The last chapter I read, on sentence construction, is probably the subject that I know least about of the three. It turns out that writing a sentence demands a considerable amount of brainpower (210). All of these cognitive tasks are required: 

  • formulate an idea 
  • retrieve words to match the idea 
  • mentally arrange and rearrange words 
  • turn those ideas into a readable structure 
  • manipulate text to make the ideas precise 

Teaching sentence combining skills is the best way, according to the author, to teach students how to improve their sentence construction.

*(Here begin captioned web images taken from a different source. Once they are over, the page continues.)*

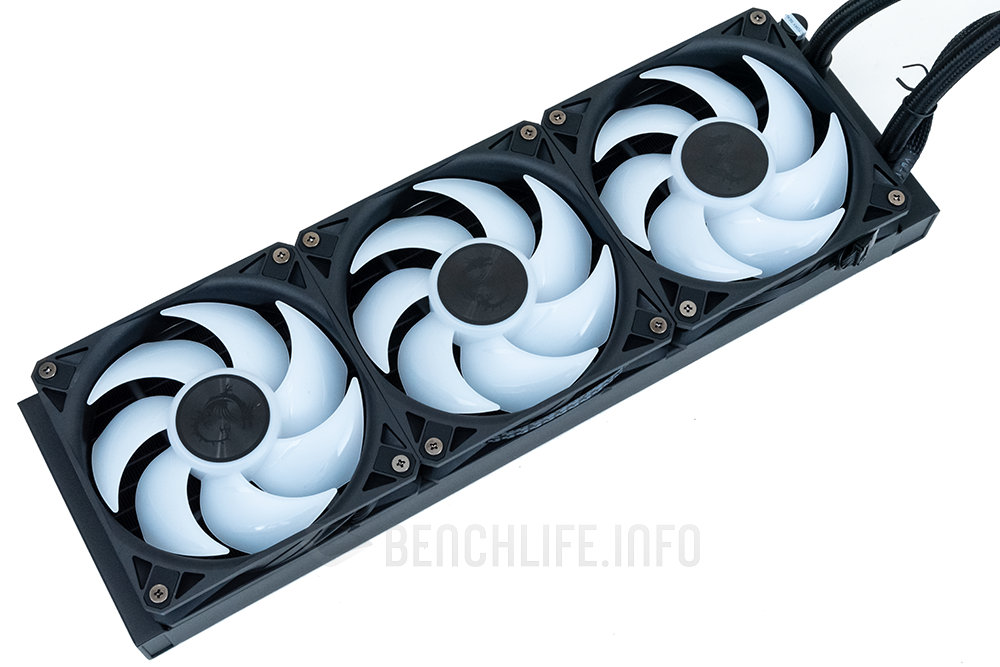 MSI MAG CoreLiquid I360 (5)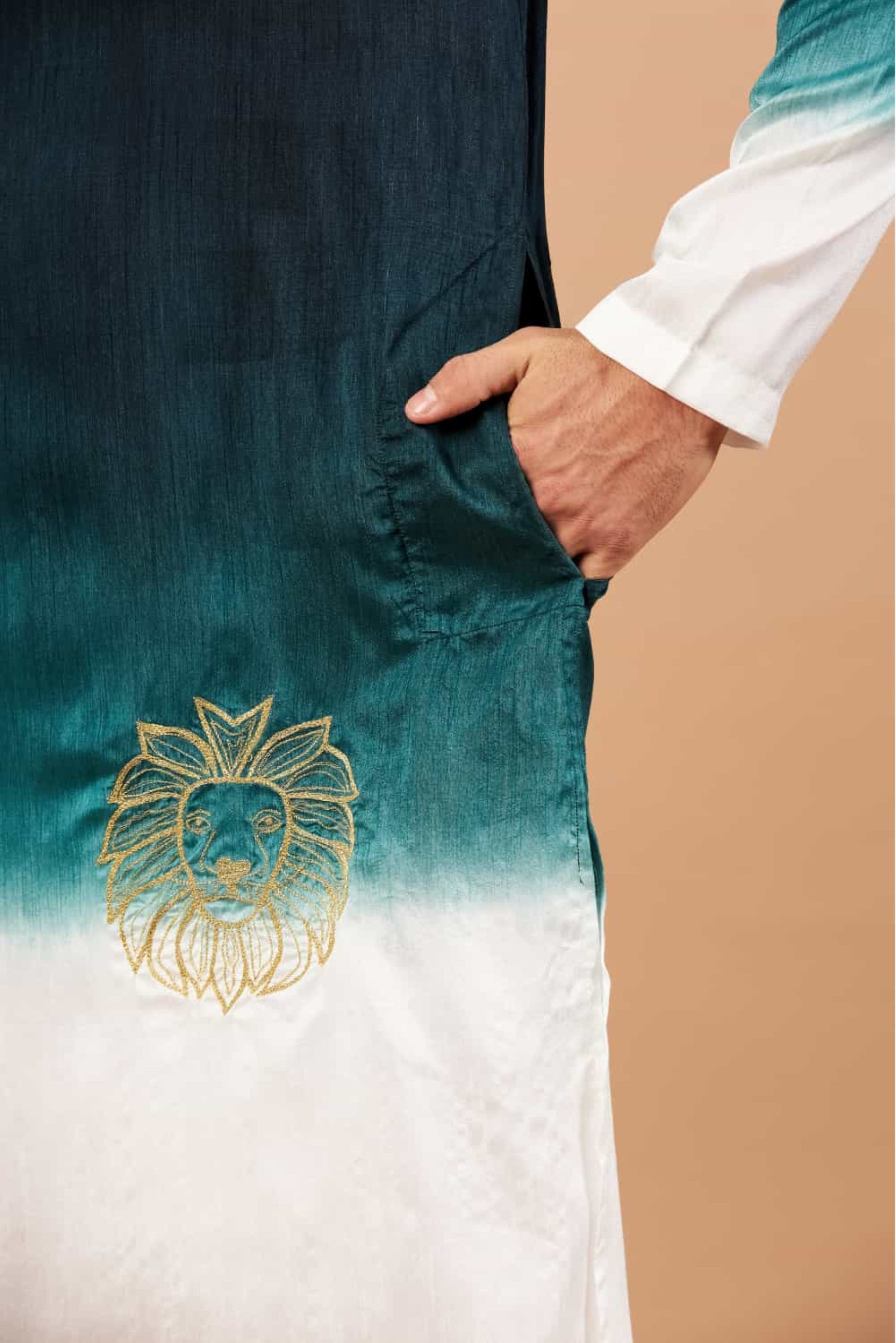 Men's Green Color Leonine Kurta - Lion Embroidery Silk - Hilo Design
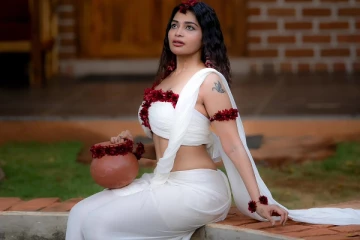 டூ பீஸ் ஆடையணிந்து கிளாமர் போஸ்!! சீரியல் நடிகை தர்ஷா வெளியிட்ட வீடியோ..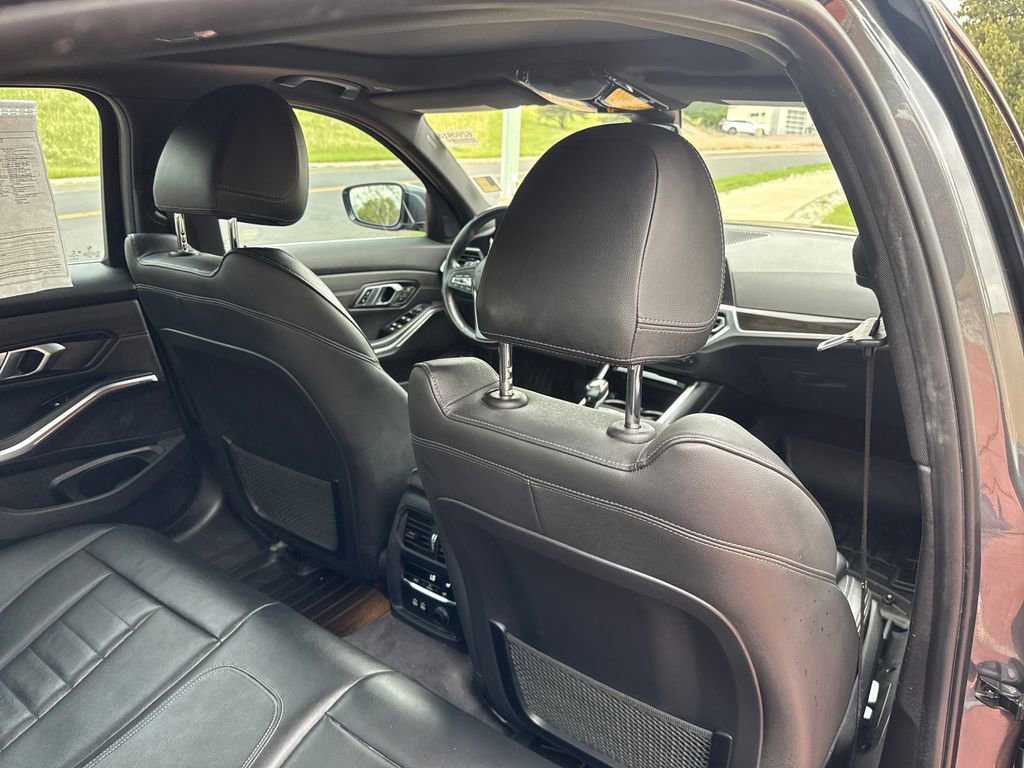Used 2019 BMW 330i xDrive Sedan w/ Premium Package AWD/4WD image 25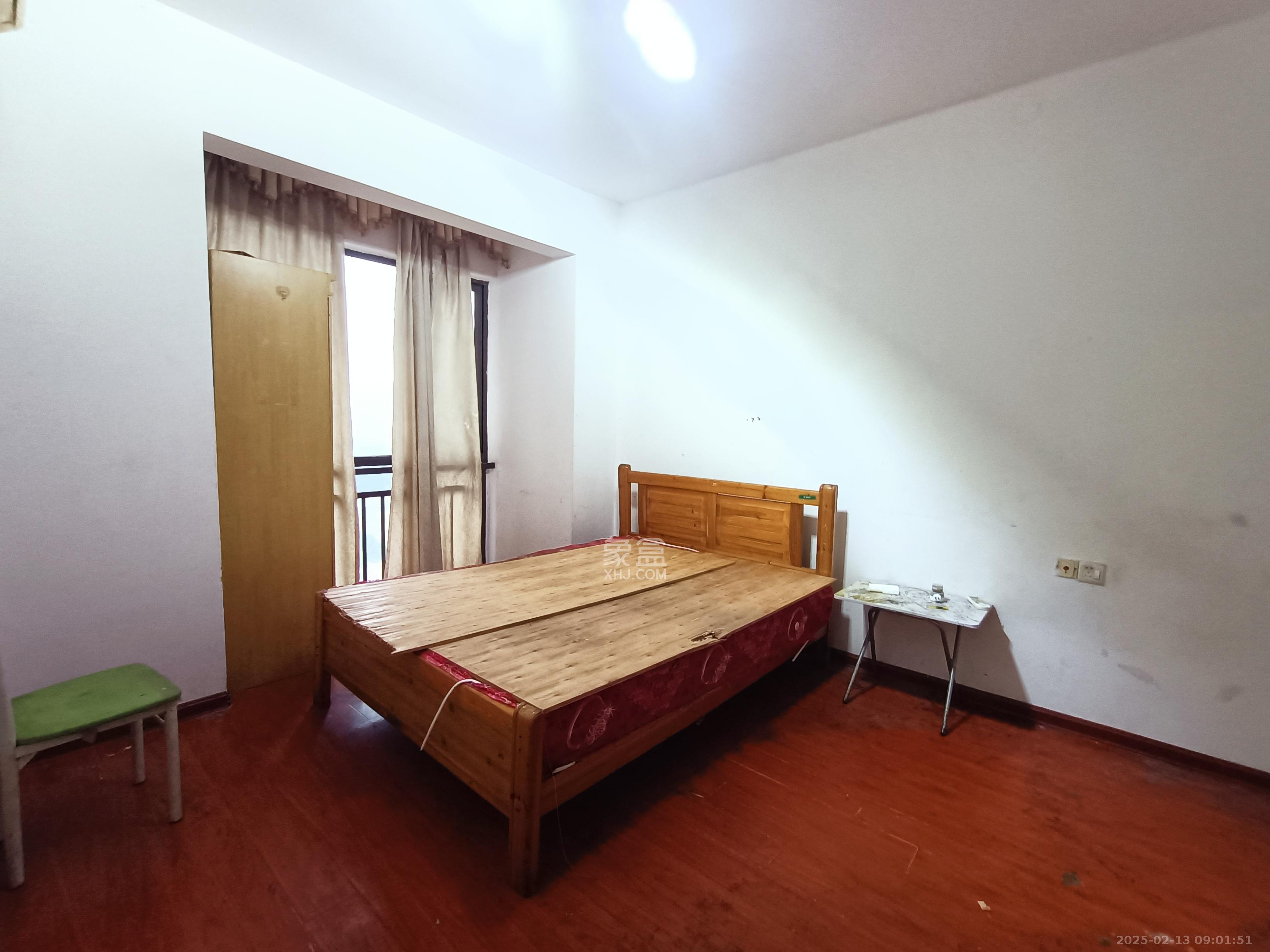 旭辉华庭 3室2厅1卫 1500.0元/月 旭辉华庭 3室2厅1卫 1500.0元/月室内图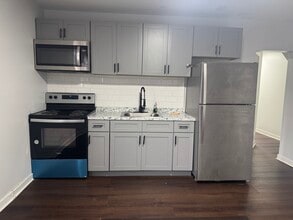 6600 Dicks Ave, Unit Section 8 in Philadelphia, PA - Building Photo - Building Photo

But to learn how to combine sentences, one must first understand the parts of sentences and the ways those parts work together. 

I wish I could teach an entire course on how to write a sentence, or that I had the time to confer with each student prior to having him or her organize ideas in some kind of planning document or graphic organizer. I know that they should be devloping rubrics with my guidance based on what they observe about their own and their peers' writing. I wish I could convince them that revision is an integral part of the writing process, which itself is a term I kind of despise because it has been co-opted by well-meaning teachers to indicate something other than the organic, self-motivated, reflective process it is supposed to be.

I think that graphic organizers, had I been forced to use them, would have stymied my thinking in the same way that they do for some of my current students. However, I know that had I been taught more writing skills more explictly and in a way that invited me to think about what my writing meant--rather than what color and type of pen I wrote it with, what font it was in, or whether I had a comma splice--I would have not only expanded my sentence-construction repertoire and expedited my revision process, but I also would have found my thinking liberated and my mind poised, ready to examine anything from a text to the world in a different, more flexible way.